Except for Mercedes, he did not particularly relish talking to anyone. Mercedes was a caregiver to two children of a well-off Saudi Arabian couple. She left two children and a husband who was jobless and spent most of his time drinking with his friends who were also jobless. The care of her children was left to her younger sister and mother who stayed with her family since she was married. It was because of her mother’s pension that the family managed their financial needs because her salary as a teacher was not enough for a growing family. Lorenzo, her husband, used to have a job but he was laid off. He had applied as a draftsman but all he was able to manage was get part time jobs here and there. He slowly lost his confidence as Mercedes paid for almost everything, from the tuition fee of their children to the food on the table. He is able to ask his parents for small support but it was so little, it was not even enough to buy his cigarettes and to get a daily dose of liquor, with whom he had spent time with, like a best friend.

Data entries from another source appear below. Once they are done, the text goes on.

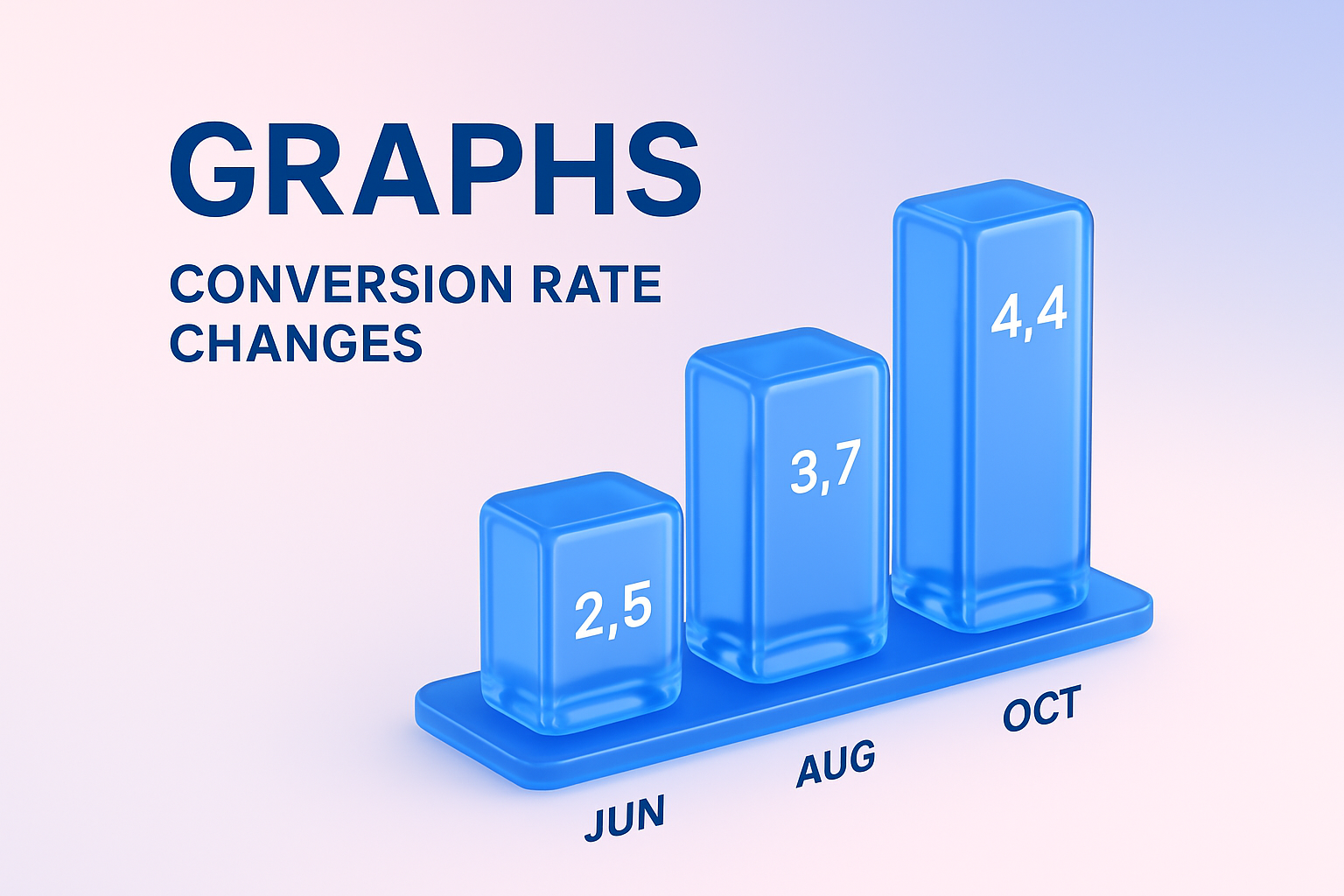 GRAPHS

CONVERSION RATE CHANGES

2,5

3,7

4,4

JUN

AUG

OCT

Mercedes was different from Anna, she did not buy Ferragamo shoes and bags, her tastes were much simpler. She loved to read. She taught the children even if that was not part of her work. She sang to them the songs that she sang to her own children.  She had a voice, a voice like an angel’s, a smile like an angel’s, the body of an angel, without wings.

Ramon watched Mercedes floating towards him, without her wings, without her clothes, with just her long black hair flying all over her face, and in his own face. Her breasts were full and hovering over his mouth, two nuclear warheads threatening to fall down, threats that he easily welcomed, and touched, frantically.

“Ramon! wake up!”

The breasts of Mercedes withdrew their assault to his vulnerable mouth, and her protruding pink nipples shrank with the deafening thunder of Luke’s voice.

“We are driving to the oil rig, hurry up!”

His hands were still trying to reach for the shrinking nipples that slowly transformed into dots, taking their place among the distant stars in the constellation. He memorized their location in the sky, two dots augmenting the Big Dipper. It was not easy to wake up, but he finally managed to stand, a reluctant zombie sleepwalking with a protrusion rebelling inside his tight denim pants.